In summary, there is no consensus on the ideal BP goal in CKD but most of the current BP guidelines committees currently recommend a BP goal of <140/90 mmHg for most CKD patients and some guidelines recommend a lower BP goal of <130/80 mmHg in CKD patients with proteinuria. Newer studies are now shedding light on this debate with high quality prospective data indicating that a lower BP goal may be indicated in certain populations with CKD. An even lower BP goal of ≤110/75 mmHg might be indicated in autosomal dominant PCKD patients with preserved renal function.

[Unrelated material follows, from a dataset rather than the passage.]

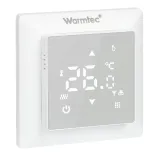 regulator-temperatury-warmtec-wrt-31w-bialy-stan-nowy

These studies however still do not apply to a large proportion of CKD patients with diabetic nephropathy. We suggest that a BP range of 120–130 mmHg as recommended by the NICE guidelines is probably a “safe” BP goal to aim for in the interim in most patients with CKD. All the concerns are likely to be incorporated into the next set of guidelines which are likely to be revised in 2017.